«Sono nato a una nuova vita ogni volta che una mia sovrastruttura mentale fatta di pregiudizi, di insegnamenti obsoleti e di credenze accettate acriticamente si è spezzata e io ne sono uscito come liberato da una prigione. Sono nato a nuova vita ogni volta che, osservando il mondo da insospettati punti di vista, la mia mente si è allargata a nuove comprensioni».
Inizia così l’autobiografia di Federico Faggin, inventore italiano del microprocessore e grande innovatore nel campo dell’informatica e delle nuove tecnologie. E in effetti la vita di questo fisico e imprenditore contiene così tanti avvenimenti, scoperte, e cambiamenti, da poter essere difficilmente racchiusi in una sola esistenza.
L’autore si definisce rinato più volte, e racconta lo svolgersi del suo percorso dividendolo in quelle che chiama “le sue quattro vite”: la sua infanzia e prima età adulta in Nord Italia, il trasferimento in California e lo sviluppo di nuove tecnologie per la INTEL, la decisione di diventare imprenditore e uomo d’affari, fino ad arrivare al presente, in cui si occupa della Fondazione Federico ed Elvia Faggin, da lui creata assieme alla moglie, e all’interesse per lo studio della natura della coscienza.

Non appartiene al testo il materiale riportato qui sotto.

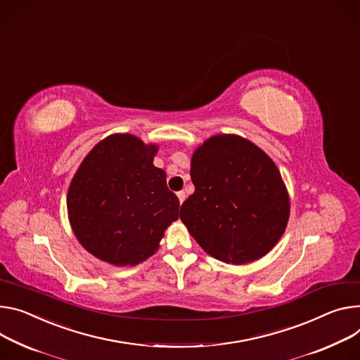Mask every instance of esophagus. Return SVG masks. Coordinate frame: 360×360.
<instances>
[{"label":"esophagus","mask_w":360,"mask_h":360,"mask_svg":"<svg viewBox=\"0 0 360 360\" xmlns=\"http://www.w3.org/2000/svg\"><path fill=\"white\" fill-rule=\"evenodd\" d=\"M176 195H178V200H179V202L182 204V202L185 201V192H184V191H179Z\"/></svg>","instance_id":"1"}]
</instances>
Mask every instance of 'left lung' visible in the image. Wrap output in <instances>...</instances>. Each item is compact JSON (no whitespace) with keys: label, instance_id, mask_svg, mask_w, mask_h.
Masks as SVG:
<instances>
[{"label":"left lung","instance_id":"obj_1","mask_svg":"<svg viewBox=\"0 0 360 360\" xmlns=\"http://www.w3.org/2000/svg\"><path fill=\"white\" fill-rule=\"evenodd\" d=\"M195 192L179 218L211 257L243 266L269 254L283 237L290 197L273 159L251 141L222 134L193 150Z\"/></svg>","mask_w":360,"mask_h":360}]
</instances>
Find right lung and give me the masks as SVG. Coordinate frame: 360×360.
<instances>
[{"instance_id": "right-lung-1", "label": "right lung", "mask_w": 360, "mask_h": 360, "mask_svg": "<svg viewBox=\"0 0 360 360\" xmlns=\"http://www.w3.org/2000/svg\"><path fill=\"white\" fill-rule=\"evenodd\" d=\"M156 143L113 134L82 160L69 191L68 214L82 247L108 264L134 267L152 257L178 219L179 200L153 165Z\"/></svg>"}]
</instances>
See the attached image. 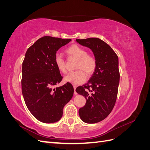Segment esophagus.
I'll return each mask as SVG.
<instances>
[{"label":"esophagus","instance_id":"obj_1","mask_svg":"<svg viewBox=\"0 0 150 150\" xmlns=\"http://www.w3.org/2000/svg\"><path fill=\"white\" fill-rule=\"evenodd\" d=\"M73 87H74V94L76 95V94H77V93L76 92V89L77 86H76V85H73Z\"/></svg>","mask_w":150,"mask_h":150}]
</instances>
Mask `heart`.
Segmentation results:
<instances>
[{"instance_id": "heart-1", "label": "heart", "mask_w": 150, "mask_h": 150, "mask_svg": "<svg viewBox=\"0 0 150 150\" xmlns=\"http://www.w3.org/2000/svg\"><path fill=\"white\" fill-rule=\"evenodd\" d=\"M67 55L77 59L76 63V71L70 72L65 77V81L72 84L83 83L88 75L93 74L97 67V59L93 54L87 53L86 49L79 45L72 44L66 49ZM54 65L57 69L62 73H66V62L60 54H56L54 59Z\"/></svg>"}]
</instances>
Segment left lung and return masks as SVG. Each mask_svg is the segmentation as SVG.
Here are the masks:
<instances>
[{
  "label": "left lung",
  "mask_w": 150,
  "mask_h": 150,
  "mask_svg": "<svg viewBox=\"0 0 150 150\" xmlns=\"http://www.w3.org/2000/svg\"><path fill=\"white\" fill-rule=\"evenodd\" d=\"M76 41L91 49L97 59V67L88 83L76 89L86 100L79 110L81 119L87 123H96L105 119L115 105L120 77L118 57L99 38L77 39Z\"/></svg>",
  "instance_id": "1"
}]
</instances>
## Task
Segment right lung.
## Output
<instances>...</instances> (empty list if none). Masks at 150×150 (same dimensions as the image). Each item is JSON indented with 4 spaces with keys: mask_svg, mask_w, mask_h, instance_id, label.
Segmentation results:
<instances>
[{
    "mask_svg": "<svg viewBox=\"0 0 150 150\" xmlns=\"http://www.w3.org/2000/svg\"><path fill=\"white\" fill-rule=\"evenodd\" d=\"M71 39L44 36L28 48L22 68V93L28 110L36 119L52 123L61 119L63 108L73 96L69 82L57 88L62 79L54 59L56 52Z\"/></svg>",
    "mask_w": 150,
    "mask_h": 150,
    "instance_id": "obj_1",
    "label": "right lung"
}]
</instances>
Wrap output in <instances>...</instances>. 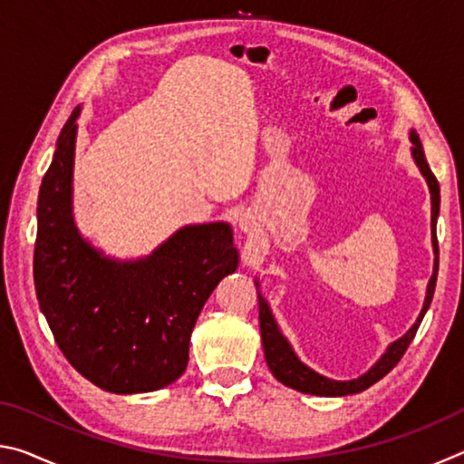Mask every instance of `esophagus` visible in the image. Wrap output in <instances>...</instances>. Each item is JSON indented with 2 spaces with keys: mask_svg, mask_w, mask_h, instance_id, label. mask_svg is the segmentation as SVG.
Wrapping results in <instances>:
<instances>
[{
  "mask_svg": "<svg viewBox=\"0 0 464 464\" xmlns=\"http://www.w3.org/2000/svg\"><path fill=\"white\" fill-rule=\"evenodd\" d=\"M239 227H241V231H247V221H239Z\"/></svg>",
  "mask_w": 464,
  "mask_h": 464,
  "instance_id": "1",
  "label": "esophagus"
}]
</instances>
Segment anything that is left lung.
Instances as JSON below:
<instances>
[{
  "label": "left lung",
  "mask_w": 464,
  "mask_h": 464,
  "mask_svg": "<svg viewBox=\"0 0 464 464\" xmlns=\"http://www.w3.org/2000/svg\"><path fill=\"white\" fill-rule=\"evenodd\" d=\"M410 140L413 143L411 155H413L415 163H418L421 176L426 178L428 188H430V196H431V246H434V272H431V278L428 282L426 301H423L420 317L410 327V332L389 345L387 352H384V354L379 358V362H376L371 371L364 372L362 376H358V379H352V381H334V379H327V376L319 374L315 371H311L307 364H303L301 360L296 358L293 348H290V343L286 342V337L280 334L276 321H274V317H272L268 303H266V298L257 293V303H260V334H262L266 362H268L272 374L290 389L307 392V395H319V397H343V395H354V392H362L364 389L372 387L376 381H381L384 374H389L392 368H395L399 360L403 358L405 350L410 348V343L415 337V334H418L421 319H423V315H426V311L430 309L431 296H434V288H436V278H438L436 221H438V213H440V186H438L436 176L431 174V169L428 166L426 155H423V147H421L418 132L411 130ZM256 286H260V282L257 280H256Z\"/></svg>",
  "instance_id": "left-lung-1"
}]
</instances>
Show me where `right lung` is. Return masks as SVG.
Masks as SVG:
<instances>
[{"label": "right lung", "instance_id": "right-lung-1", "mask_svg": "<svg viewBox=\"0 0 464 464\" xmlns=\"http://www.w3.org/2000/svg\"><path fill=\"white\" fill-rule=\"evenodd\" d=\"M69 116L38 192L34 288L54 342L96 387L132 395L184 374L190 335L210 293L239 264L227 223L188 225L151 256L121 262L73 221L77 119Z\"/></svg>", "mask_w": 464, "mask_h": 464}]
</instances>
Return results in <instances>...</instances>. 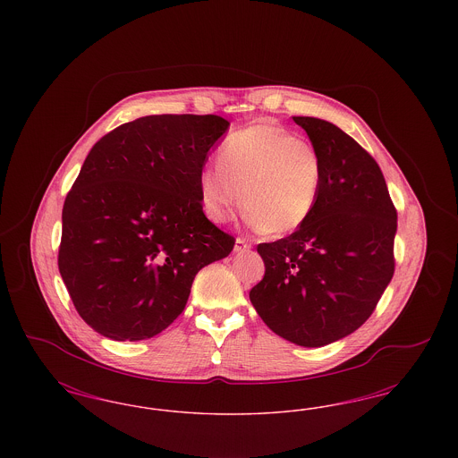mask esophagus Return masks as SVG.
Listing matches in <instances>:
<instances>
[{
	"mask_svg": "<svg viewBox=\"0 0 458 458\" xmlns=\"http://www.w3.org/2000/svg\"><path fill=\"white\" fill-rule=\"evenodd\" d=\"M252 245L247 242L245 239H237L235 240V247H233V250L235 252H245V250H249Z\"/></svg>",
	"mask_w": 458,
	"mask_h": 458,
	"instance_id": "obj_1",
	"label": "esophagus"
}]
</instances>
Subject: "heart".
<instances>
[{"mask_svg": "<svg viewBox=\"0 0 458 458\" xmlns=\"http://www.w3.org/2000/svg\"><path fill=\"white\" fill-rule=\"evenodd\" d=\"M323 180V161L312 144L280 125L256 123L221 144L218 165L199 174V194L215 223H226L243 202L256 232L288 235L316 211Z\"/></svg>", "mask_w": 458, "mask_h": 458, "instance_id": "heart-1", "label": "heart"}]
</instances>
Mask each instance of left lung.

Si tratta di una lettura inaspettata, contenente non solo i dati biografici dell’autore, ma anche numerosi dettagli tecnici sulle sue innovazioni e invenzioni, che permettono di comprendere l’evoluzione delle tecnologie che hanno portato alla moderna informatica. Ma l’aspetto più interessante e per molti versi sorprendente è rappresentato dalle riflessioni più intime e profonde sulla natura della coscienza, che emergono in vari passi del testo ad arricchire la lettura e stimolare la riflessione.
Faggin, dopo aver esplorato per tutta la sua vita questo tema, è infine arrivato alla conclusione che la coscienza non possa essere ridotta alla pura attività elettro-chimica del cervello, ma debba risiedere altrove, e che, per questa stessa ragione, non sarà mai possibile costruire una macchina cosciente, questione che ha discusso anche in diverse conferenze. L’esplorazione di questo tema è strettamente connessa, in Faggin, con la riscoperta di una dimensione religiosa, per lunghi anni accantonata in favore di una visione materialistica del mondo, e con un vero e proprio viaggio spirituale che lo porta a quella che egli stesso definisce un’“Illuminazione”.
Grazie a questo percorso, il testo si conclude con il racconto di una consapevolezza e di una felicità finalmente ritrovate, e con una riflessione profonda sul senso sella vita e dell’essere umani, che lo portano infine ad affermare, a chiusura dell’opera e come monito per il futuro «Noi non siamo macchine!»